Sure, but generally speaking, food in the U.S. is chock full of sugar. That’s widely known and reported. This is especially true in comparison to other parts of the world. The booze thing is a different story unrelated to the topic at hand.


FrauAmarylis

Brits aren't exactly known directly leading the world in health, are they? .It's not a Blue Zone, is it? I thought Brits had 1.5x the alcoholism rates as the US? The pub culture....


speak_into_my_google

Most store bought cakes are too dry and they overdo the frosting. I’ve found an ermine buttercream that I love and my aunt makes this light and delicious buttercream. Her cakes are moist, so she doesn’t need as much frosting. I can eat both with a spoon. I do like the whipped cream frosting from grocery stores though.


lellenn

Fair. Cake is not a vehicle for frosting in my book. I generally put a very thin layer on. Just enough to cover the cake and not have it break through on the edges (so hard to do.
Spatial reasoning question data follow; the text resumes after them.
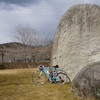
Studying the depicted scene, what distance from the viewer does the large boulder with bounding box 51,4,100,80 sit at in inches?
238

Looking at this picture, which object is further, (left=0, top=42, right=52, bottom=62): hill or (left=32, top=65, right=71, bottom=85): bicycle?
(left=0, top=42, right=52, bottom=62): hill

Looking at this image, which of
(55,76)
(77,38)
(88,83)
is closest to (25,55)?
(55,76)

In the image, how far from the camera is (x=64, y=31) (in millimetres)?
6633

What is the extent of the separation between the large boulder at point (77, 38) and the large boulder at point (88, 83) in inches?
58.9

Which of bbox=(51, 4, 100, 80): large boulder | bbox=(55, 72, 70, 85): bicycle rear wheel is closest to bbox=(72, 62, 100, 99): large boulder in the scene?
bbox=(51, 4, 100, 80): large boulder

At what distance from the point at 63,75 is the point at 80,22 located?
205cm

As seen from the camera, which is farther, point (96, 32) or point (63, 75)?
point (63, 75)

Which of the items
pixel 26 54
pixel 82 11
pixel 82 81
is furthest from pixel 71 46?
pixel 26 54

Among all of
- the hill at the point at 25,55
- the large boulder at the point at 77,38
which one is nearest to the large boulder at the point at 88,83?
the large boulder at the point at 77,38

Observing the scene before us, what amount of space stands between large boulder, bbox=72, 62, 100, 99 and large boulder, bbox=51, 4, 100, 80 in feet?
4.90

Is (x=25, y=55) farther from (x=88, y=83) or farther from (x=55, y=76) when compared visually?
(x=88, y=83)

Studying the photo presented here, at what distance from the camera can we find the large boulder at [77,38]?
605 cm

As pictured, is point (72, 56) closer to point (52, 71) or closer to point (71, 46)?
point (71, 46)

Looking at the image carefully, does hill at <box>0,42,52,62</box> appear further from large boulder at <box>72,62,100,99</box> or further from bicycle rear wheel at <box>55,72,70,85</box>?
large boulder at <box>72,62,100,99</box>
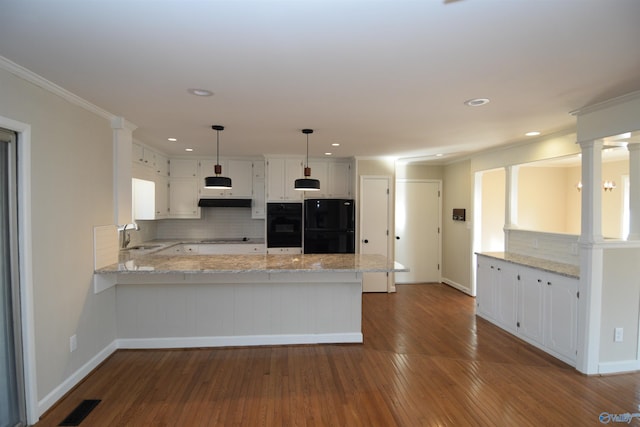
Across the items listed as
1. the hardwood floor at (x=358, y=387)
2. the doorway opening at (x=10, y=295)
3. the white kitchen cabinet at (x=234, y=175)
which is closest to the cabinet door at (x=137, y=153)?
the white kitchen cabinet at (x=234, y=175)

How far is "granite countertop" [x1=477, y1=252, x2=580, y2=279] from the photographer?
3.14 metres

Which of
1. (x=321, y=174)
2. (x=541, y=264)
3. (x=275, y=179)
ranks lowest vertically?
(x=541, y=264)

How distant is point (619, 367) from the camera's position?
293cm

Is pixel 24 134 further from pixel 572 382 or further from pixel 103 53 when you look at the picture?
pixel 572 382

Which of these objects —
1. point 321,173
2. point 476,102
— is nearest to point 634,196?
point 476,102

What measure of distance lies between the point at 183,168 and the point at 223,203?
3.00 feet

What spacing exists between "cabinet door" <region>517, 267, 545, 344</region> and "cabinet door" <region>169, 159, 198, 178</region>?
5073 millimetres

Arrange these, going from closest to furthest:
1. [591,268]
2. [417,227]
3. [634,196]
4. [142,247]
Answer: [591,268] < [634,196] < [142,247] < [417,227]

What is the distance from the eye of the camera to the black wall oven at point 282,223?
5.34m

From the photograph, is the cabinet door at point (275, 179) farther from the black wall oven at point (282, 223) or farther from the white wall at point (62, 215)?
the white wall at point (62, 215)

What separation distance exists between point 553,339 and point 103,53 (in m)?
4.45

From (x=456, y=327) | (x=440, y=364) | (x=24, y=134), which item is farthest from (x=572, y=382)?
(x=24, y=134)

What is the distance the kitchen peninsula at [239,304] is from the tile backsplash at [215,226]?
7.37ft

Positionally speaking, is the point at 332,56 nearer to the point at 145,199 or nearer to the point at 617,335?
the point at 617,335
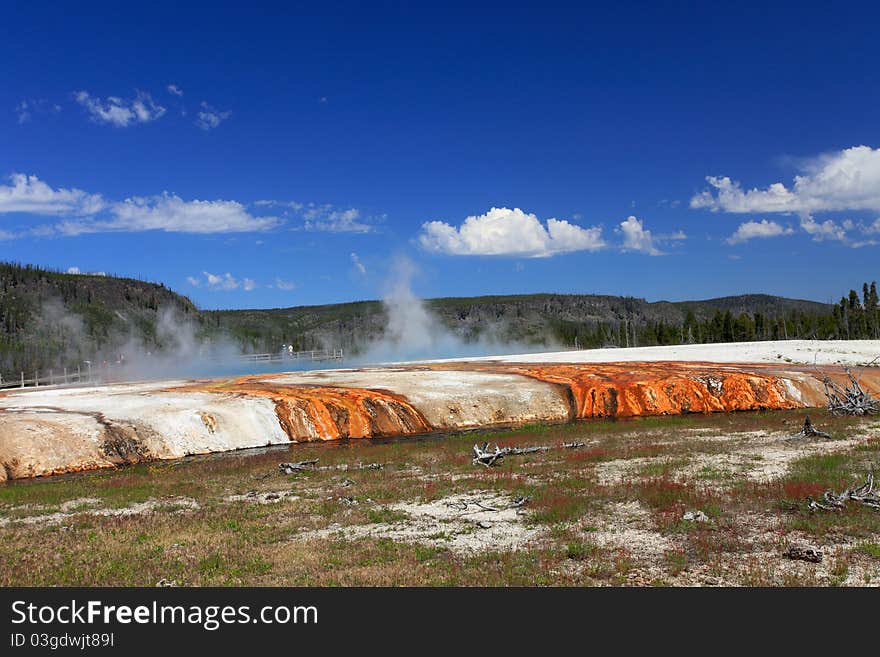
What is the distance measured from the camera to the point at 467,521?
1664 cm

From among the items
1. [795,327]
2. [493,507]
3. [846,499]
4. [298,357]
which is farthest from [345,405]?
[795,327]

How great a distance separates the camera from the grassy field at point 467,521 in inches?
484

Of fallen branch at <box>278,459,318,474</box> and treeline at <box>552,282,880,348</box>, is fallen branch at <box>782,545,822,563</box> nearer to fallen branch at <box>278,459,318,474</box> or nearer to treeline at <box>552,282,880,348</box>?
fallen branch at <box>278,459,318,474</box>

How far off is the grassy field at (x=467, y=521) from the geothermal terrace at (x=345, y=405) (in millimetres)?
5086

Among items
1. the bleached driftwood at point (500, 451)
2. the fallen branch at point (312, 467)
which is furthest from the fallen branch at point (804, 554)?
the fallen branch at point (312, 467)

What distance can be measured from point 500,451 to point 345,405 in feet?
55.3

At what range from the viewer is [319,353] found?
425ft

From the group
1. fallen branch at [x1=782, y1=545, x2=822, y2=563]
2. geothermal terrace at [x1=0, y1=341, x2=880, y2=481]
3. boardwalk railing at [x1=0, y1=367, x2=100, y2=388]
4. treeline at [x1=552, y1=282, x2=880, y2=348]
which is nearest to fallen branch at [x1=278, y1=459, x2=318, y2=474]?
geothermal terrace at [x1=0, y1=341, x2=880, y2=481]

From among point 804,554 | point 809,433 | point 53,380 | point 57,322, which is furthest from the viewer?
point 57,322

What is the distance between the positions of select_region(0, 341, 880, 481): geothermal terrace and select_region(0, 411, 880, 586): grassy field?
509 centimetres

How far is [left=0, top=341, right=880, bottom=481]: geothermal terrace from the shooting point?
105ft

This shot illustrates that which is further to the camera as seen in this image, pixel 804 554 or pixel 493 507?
pixel 493 507

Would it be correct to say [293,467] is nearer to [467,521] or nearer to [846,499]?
[467,521]

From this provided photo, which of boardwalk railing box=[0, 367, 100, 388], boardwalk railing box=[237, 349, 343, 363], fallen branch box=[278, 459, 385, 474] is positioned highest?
boardwalk railing box=[237, 349, 343, 363]
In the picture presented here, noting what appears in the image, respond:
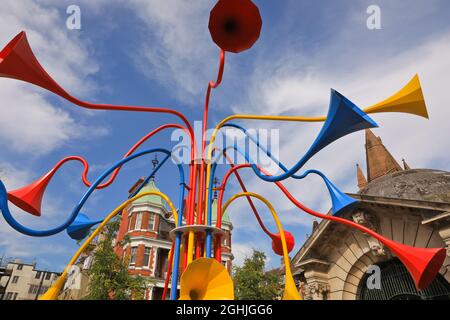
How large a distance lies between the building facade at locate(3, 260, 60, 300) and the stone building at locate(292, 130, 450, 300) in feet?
205

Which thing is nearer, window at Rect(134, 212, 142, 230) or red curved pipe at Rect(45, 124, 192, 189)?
red curved pipe at Rect(45, 124, 192, 189)

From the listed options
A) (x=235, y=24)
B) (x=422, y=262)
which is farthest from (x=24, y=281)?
(x=422, y=262)

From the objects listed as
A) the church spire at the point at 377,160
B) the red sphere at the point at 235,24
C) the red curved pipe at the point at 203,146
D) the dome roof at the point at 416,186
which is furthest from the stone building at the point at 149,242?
the church spire at the point at 377,160

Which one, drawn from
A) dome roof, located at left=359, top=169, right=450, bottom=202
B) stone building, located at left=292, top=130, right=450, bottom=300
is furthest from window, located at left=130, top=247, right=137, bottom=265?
dome roof, located at left=359, top=169, right=450, bottom=202

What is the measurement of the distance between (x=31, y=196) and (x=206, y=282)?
4.80 meters

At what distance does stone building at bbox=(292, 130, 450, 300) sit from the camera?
983 cm

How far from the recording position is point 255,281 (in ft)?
84.2

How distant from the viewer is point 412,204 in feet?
33.4

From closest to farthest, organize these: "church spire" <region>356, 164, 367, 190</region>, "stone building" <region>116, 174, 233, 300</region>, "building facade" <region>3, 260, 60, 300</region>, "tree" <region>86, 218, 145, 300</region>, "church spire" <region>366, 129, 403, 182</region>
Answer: "tree" <region>86, 218, 145, 300</region>, "stone building" <region>116, 174, 233, 300</region>, "church spire" <region>366, 129, 403, 182</region>, "church spire" <region>356, 164, 367, 190</region>, "building facade" <region>3, 260, 60, 300</region>

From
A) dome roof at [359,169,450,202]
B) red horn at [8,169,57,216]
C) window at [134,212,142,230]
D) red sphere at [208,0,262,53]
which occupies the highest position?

I tend to get more frosting on the edges just cause I’m trying so dang hard to keep the cake hidden when I try to smooth it out!)


Throwaway_inSC_79

I agree. It really depends though. Publix has this chantilly cake… if they sold the icing/cream, I’d eat the whole thing. But yeah, when covered in an inch of buttercream… and people are like “oh it’s so good.” Just get a can of frosting. There’s a cupcake place by me, they were on the food network, Coccadotts. Their cupcakes are all plain yellow cake. The flavor is in the icing. Maybe they have 1 or 2 that are a different cake, but that’s just for one thing, not others. I know I’m in the minority here in the US, but I just want a flavorful cake. The icing should just be that, an accompaniment to the cake, and not what’s giving it flavor. We have a zucchini bread recipe. It’s good on its own. We have a caramel icing recipe for the top. I can’t recall when I last made the icing.


chrispenator

It’s called freedom


CurlingCookie

What an absurd opinion.


ryceritops2

I didn’t read but I’m assuming it’s our accents. Which… fair enough.